- _ÉNONCÉ 1_
Répondez aux questions suivantes d'après le texte sur l'art sud-africain :
(a) Où les tissus bon marché employés par Sharlene Khan sont-ils vendus ?
(b) Autour de quelles formes artistiques l'esthétique du combat s'est-elle développée dans les townships ?
(c) Contre quel régime le combat des artistes noirs était-il orienté ?
- _ÉNONCÉ 2_
Reproduisez le passage du texte sur l'art sud-africain commençant par « Du nous au Je » et se terminant par « régime de Pretoria. ».

- _TEXTE PRÉSENTÉ_
----------
Sharlene Khan, quant à elle, réalise des vêtements, à l’esprit haute couture, ornés d’objets du quotidien, comme des pochettes de téléphones portables, et imprimés de visages d’hommes et de femmes anonymes qui, ainsi représentés, tendent à devenir à leur tour des icônes. Au-delà de l’apparente futilité du support vestimentaire, il se dégage de ces vêtements mis en scène sous forme de défilé de mode une violence sourde, ourdie, qui contraste avec la finesse des étoffes (en réalité des tissus bon marchés vendus à même le trottoir à Johannesburg). Ainsi, le bustier rose pâle d’une robe en partie recouverte de visages d’hommes et de femmes de la rue affiche une douceur presque outragée par les icônes qu’il surmonte.
Du nous au Je
Sous le régime de l’apartheid, l’Afrique du Sud connaissait un bouillonnement culturel dans tous les domaines artistiques. Au niveau des arts plastiques, il était avivé dans les townships par une sorte d’esthétique du combat, essentiellement développée autour de l’art mural et de la linogravure. Le combat des artistes noirs était alors collectif, orienté vers la même finalité de dénonciation et de lutte contre le régime de Pretoria.
----------
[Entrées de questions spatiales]
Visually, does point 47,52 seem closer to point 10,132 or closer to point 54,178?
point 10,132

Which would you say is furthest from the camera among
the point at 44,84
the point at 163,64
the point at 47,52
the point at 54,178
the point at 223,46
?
----------
- _RÉSULTAT 1_
(a) À même le trottoir, à Johannesburg.
(b) L'art mural et la linogravure.
(c) Le régime de Pretoria.

- _RÉSULTAT 2_
Du nous au Je
Sous le régime de l’apartheid, l’Afrique du Sud connaissait un bouillonnement culturel dans tous les domaines artistiques. Au niveau des arts plastiques, il était avivé dans les townships par une sorte d’esthétique du combat, essentiellement développée autour de l’art mural et de la linogravure. Le combat des artistes noirs était alors collectif, orienté vers la même finalité de dénonciation et de lutte contre le régime de Pretoria.